* Description of the task *
Rewrite the lines from the start of the records through the one that contains "<instances>", inclusive, as a Markdown table with the columns Row and Line, skipping any blank lines. Leave the pictures out of the table.

Extracted data entries:
---*---

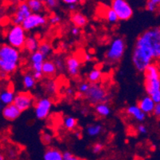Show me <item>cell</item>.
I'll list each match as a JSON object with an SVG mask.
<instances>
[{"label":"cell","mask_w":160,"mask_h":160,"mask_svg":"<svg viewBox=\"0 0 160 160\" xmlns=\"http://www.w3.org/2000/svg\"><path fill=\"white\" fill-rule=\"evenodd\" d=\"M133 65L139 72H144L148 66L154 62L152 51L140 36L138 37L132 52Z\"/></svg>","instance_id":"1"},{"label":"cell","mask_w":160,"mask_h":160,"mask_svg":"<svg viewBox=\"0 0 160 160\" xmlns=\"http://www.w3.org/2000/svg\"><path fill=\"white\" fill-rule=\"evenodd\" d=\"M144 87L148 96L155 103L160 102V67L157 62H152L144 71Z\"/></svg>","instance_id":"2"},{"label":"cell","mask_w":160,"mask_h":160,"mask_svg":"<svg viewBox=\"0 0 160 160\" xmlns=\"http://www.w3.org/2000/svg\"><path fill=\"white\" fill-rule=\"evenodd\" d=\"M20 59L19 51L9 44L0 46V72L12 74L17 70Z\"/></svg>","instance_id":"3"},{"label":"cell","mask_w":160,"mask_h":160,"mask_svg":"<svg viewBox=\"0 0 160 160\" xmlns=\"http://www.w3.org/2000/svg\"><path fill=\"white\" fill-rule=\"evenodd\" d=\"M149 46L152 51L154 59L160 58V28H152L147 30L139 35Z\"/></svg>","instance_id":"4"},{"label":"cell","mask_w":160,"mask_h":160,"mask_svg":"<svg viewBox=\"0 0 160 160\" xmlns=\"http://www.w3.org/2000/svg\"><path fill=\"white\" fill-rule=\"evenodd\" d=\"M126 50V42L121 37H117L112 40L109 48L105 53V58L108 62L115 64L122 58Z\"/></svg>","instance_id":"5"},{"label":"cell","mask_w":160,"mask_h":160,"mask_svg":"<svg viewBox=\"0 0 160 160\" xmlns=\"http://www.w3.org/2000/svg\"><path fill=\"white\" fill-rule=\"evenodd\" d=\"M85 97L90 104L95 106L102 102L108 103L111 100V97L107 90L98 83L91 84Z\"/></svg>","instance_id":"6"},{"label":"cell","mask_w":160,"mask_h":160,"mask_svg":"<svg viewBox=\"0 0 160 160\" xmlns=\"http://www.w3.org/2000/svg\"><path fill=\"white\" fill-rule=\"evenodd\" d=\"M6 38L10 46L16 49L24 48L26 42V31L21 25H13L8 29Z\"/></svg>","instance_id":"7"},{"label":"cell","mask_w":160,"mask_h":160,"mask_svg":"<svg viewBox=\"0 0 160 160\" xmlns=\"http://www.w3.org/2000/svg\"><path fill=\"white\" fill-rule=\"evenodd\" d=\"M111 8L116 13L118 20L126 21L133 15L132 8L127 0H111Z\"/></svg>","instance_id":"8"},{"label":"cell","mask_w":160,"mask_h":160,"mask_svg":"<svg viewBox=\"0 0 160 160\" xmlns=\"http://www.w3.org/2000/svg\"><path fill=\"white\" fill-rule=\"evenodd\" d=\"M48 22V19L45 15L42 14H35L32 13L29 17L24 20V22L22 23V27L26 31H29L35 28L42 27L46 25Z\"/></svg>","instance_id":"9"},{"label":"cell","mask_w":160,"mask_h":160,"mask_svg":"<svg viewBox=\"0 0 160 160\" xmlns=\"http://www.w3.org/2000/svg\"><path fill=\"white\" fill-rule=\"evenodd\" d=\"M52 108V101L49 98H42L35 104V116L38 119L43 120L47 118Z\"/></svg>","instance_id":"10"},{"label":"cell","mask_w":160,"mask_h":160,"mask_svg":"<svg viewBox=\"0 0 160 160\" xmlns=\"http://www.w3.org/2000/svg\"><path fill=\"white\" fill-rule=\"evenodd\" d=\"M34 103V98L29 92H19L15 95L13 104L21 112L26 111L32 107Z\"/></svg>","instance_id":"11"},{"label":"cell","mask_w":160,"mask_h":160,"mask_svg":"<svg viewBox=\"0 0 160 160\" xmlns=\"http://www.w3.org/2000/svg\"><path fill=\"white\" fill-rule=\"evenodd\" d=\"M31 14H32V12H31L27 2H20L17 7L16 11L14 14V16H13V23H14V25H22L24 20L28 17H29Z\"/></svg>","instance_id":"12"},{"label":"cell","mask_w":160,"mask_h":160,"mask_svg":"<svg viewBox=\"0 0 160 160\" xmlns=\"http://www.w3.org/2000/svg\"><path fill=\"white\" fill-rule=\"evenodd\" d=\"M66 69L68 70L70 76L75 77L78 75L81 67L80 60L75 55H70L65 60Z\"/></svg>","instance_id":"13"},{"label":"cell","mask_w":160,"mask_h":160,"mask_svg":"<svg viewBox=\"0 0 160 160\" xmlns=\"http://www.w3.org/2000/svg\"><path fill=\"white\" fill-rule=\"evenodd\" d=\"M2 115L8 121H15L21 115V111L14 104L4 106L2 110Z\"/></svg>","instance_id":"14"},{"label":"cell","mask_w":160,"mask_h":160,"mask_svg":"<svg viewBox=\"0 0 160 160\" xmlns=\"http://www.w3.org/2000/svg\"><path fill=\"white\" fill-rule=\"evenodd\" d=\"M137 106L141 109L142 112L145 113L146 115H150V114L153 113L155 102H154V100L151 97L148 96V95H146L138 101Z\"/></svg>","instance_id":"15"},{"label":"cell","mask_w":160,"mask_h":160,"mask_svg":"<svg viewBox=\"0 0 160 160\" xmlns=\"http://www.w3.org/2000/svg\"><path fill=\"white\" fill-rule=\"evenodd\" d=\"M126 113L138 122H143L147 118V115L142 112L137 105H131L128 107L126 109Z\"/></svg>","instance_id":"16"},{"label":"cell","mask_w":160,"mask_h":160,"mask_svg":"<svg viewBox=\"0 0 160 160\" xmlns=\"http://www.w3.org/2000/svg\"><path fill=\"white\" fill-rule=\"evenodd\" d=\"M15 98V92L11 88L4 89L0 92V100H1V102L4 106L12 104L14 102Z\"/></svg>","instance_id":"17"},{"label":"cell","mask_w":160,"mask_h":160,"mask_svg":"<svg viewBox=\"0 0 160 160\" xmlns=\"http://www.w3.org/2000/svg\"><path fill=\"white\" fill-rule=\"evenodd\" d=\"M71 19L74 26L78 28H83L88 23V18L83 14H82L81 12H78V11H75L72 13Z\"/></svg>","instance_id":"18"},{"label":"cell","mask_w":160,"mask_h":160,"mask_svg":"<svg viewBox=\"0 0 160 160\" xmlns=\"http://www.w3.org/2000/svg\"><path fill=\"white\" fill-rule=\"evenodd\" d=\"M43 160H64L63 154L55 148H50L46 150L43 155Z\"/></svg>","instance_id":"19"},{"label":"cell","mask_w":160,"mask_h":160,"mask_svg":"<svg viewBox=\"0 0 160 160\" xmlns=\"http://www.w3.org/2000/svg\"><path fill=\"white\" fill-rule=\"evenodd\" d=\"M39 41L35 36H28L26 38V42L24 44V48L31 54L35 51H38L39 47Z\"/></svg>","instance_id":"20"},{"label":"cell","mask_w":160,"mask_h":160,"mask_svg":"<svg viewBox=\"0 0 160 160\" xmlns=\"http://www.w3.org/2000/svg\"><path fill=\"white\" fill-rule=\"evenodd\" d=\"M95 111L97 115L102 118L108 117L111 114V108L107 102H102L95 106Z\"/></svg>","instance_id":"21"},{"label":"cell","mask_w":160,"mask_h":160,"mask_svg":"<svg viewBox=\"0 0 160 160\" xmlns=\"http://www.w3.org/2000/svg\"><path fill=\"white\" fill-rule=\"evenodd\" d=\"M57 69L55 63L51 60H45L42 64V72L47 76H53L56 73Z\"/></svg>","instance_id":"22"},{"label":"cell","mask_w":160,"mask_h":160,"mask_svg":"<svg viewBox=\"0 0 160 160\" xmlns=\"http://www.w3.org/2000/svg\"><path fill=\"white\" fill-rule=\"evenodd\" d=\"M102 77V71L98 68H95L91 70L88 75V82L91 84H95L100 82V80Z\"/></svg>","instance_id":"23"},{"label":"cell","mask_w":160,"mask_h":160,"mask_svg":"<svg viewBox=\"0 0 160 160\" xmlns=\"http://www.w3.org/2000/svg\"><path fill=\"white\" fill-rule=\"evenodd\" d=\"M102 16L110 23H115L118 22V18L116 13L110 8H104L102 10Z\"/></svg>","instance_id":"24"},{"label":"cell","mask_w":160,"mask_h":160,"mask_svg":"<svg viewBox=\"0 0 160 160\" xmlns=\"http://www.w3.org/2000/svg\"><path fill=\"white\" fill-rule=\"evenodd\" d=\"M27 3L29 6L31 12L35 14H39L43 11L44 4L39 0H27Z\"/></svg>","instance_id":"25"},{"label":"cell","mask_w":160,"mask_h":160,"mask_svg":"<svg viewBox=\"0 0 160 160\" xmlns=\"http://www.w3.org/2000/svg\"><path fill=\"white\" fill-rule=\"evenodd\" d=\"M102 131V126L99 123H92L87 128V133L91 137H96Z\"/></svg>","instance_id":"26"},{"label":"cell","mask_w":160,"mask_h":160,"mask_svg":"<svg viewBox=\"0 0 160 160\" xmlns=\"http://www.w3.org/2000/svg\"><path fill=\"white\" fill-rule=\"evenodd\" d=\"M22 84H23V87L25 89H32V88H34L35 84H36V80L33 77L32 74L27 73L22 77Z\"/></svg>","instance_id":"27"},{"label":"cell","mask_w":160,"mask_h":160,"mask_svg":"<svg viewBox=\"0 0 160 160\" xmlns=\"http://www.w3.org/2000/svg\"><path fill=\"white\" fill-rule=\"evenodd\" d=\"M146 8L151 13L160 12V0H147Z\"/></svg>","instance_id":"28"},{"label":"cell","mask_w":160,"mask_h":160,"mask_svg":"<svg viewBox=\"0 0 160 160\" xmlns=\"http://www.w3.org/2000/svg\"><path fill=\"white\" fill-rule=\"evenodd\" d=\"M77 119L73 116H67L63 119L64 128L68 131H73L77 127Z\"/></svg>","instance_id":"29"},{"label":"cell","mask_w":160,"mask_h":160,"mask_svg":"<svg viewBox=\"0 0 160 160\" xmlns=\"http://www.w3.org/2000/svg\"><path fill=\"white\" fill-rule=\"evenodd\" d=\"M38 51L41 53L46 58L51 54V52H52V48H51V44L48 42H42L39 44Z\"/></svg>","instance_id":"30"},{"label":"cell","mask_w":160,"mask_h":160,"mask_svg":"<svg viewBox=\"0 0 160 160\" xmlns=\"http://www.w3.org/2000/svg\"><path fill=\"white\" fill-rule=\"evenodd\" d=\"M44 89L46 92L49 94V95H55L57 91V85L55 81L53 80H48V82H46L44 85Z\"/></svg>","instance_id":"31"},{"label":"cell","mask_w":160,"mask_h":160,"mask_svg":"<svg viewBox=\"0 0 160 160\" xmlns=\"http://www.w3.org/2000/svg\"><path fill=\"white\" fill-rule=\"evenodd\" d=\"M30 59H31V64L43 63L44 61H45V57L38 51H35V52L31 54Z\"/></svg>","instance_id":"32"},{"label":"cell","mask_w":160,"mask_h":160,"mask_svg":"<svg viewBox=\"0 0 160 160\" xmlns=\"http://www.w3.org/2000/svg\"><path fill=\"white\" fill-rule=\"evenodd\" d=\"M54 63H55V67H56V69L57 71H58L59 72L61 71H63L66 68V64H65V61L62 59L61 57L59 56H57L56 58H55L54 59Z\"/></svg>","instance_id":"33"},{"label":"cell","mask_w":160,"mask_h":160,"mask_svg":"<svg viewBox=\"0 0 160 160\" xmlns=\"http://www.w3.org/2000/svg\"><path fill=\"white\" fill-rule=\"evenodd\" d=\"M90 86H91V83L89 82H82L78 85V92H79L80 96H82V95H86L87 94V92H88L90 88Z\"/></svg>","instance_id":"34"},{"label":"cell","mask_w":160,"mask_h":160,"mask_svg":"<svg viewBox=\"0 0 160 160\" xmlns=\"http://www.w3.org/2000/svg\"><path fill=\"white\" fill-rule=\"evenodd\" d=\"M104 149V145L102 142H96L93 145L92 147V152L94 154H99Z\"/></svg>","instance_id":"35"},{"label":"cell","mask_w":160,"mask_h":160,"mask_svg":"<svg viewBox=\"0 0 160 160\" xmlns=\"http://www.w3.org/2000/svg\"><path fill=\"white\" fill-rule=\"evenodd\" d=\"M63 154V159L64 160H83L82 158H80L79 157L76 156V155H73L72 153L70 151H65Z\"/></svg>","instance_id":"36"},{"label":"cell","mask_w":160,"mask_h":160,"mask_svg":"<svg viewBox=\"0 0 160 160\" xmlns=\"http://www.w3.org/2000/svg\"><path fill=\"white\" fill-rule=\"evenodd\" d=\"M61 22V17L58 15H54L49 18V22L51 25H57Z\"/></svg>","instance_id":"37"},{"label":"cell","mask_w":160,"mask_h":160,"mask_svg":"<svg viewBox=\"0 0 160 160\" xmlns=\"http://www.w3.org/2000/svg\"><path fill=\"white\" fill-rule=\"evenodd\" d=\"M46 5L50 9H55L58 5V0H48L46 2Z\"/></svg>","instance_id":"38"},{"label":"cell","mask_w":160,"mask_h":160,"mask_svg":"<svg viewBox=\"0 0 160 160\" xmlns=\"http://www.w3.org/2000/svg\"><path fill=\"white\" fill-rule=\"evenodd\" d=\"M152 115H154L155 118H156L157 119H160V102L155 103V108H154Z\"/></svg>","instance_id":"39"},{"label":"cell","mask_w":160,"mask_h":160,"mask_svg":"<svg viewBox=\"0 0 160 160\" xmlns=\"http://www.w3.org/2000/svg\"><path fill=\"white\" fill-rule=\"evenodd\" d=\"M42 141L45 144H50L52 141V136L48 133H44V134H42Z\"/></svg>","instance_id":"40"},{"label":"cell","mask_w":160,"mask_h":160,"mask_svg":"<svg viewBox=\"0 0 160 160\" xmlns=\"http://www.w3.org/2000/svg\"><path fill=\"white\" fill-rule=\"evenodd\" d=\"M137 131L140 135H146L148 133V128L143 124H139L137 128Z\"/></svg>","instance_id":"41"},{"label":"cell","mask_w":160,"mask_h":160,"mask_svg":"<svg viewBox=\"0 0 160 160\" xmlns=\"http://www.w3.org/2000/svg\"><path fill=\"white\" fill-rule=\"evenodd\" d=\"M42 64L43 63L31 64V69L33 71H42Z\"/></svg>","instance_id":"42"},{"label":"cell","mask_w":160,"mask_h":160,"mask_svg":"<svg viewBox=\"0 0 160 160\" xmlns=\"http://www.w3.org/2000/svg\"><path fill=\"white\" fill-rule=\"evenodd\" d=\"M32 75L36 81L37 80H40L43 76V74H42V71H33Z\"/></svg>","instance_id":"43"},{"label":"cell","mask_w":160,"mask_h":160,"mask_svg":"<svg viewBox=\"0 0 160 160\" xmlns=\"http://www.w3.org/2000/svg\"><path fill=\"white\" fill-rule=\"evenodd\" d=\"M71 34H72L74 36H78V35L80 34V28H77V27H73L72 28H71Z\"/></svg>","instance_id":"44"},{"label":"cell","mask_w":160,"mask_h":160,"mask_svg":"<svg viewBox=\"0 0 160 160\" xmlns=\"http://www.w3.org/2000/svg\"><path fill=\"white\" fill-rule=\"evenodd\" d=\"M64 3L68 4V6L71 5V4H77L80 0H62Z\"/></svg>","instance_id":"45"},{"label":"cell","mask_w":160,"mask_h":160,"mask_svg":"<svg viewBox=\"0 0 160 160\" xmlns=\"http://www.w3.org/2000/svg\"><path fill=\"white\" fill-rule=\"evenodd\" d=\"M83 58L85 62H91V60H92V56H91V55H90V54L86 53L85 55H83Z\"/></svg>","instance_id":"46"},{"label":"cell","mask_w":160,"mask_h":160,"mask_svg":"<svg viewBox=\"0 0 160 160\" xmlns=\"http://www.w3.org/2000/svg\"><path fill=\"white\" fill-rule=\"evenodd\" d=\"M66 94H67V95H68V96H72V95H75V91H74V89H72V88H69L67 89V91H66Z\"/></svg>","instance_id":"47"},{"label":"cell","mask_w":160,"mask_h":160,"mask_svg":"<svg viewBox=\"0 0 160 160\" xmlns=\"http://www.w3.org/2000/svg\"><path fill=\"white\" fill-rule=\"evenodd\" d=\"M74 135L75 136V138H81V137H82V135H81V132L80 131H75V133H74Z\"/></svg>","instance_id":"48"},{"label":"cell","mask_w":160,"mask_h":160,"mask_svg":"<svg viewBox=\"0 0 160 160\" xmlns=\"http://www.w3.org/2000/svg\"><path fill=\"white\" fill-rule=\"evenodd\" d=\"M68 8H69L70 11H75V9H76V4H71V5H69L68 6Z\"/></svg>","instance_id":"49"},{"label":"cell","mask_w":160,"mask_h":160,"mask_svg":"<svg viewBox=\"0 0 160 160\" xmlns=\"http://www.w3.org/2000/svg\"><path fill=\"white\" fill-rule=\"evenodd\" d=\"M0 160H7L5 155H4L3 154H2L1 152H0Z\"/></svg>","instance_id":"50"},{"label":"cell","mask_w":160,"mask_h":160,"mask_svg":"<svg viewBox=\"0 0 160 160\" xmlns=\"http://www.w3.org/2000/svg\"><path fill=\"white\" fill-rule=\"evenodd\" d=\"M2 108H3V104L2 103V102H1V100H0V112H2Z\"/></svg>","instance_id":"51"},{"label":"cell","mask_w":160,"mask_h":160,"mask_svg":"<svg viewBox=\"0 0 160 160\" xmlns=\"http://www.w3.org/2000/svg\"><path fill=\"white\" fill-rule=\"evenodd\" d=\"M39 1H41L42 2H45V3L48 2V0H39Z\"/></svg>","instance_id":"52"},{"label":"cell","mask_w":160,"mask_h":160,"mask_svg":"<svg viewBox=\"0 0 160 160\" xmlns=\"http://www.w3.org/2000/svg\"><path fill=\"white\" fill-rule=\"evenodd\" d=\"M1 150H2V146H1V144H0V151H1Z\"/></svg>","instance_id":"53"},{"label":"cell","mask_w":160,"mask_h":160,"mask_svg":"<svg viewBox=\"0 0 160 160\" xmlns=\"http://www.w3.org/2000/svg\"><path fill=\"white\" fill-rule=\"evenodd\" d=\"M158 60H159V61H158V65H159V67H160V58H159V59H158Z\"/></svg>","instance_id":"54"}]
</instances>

---*---

* Output of the task *
| Row | Line |
|---|---|
| 1 | Show me <item>cell</item>. |
| 2 | I'll list each match as a JSON object with an SVG mask. |
| 3 | <instances> |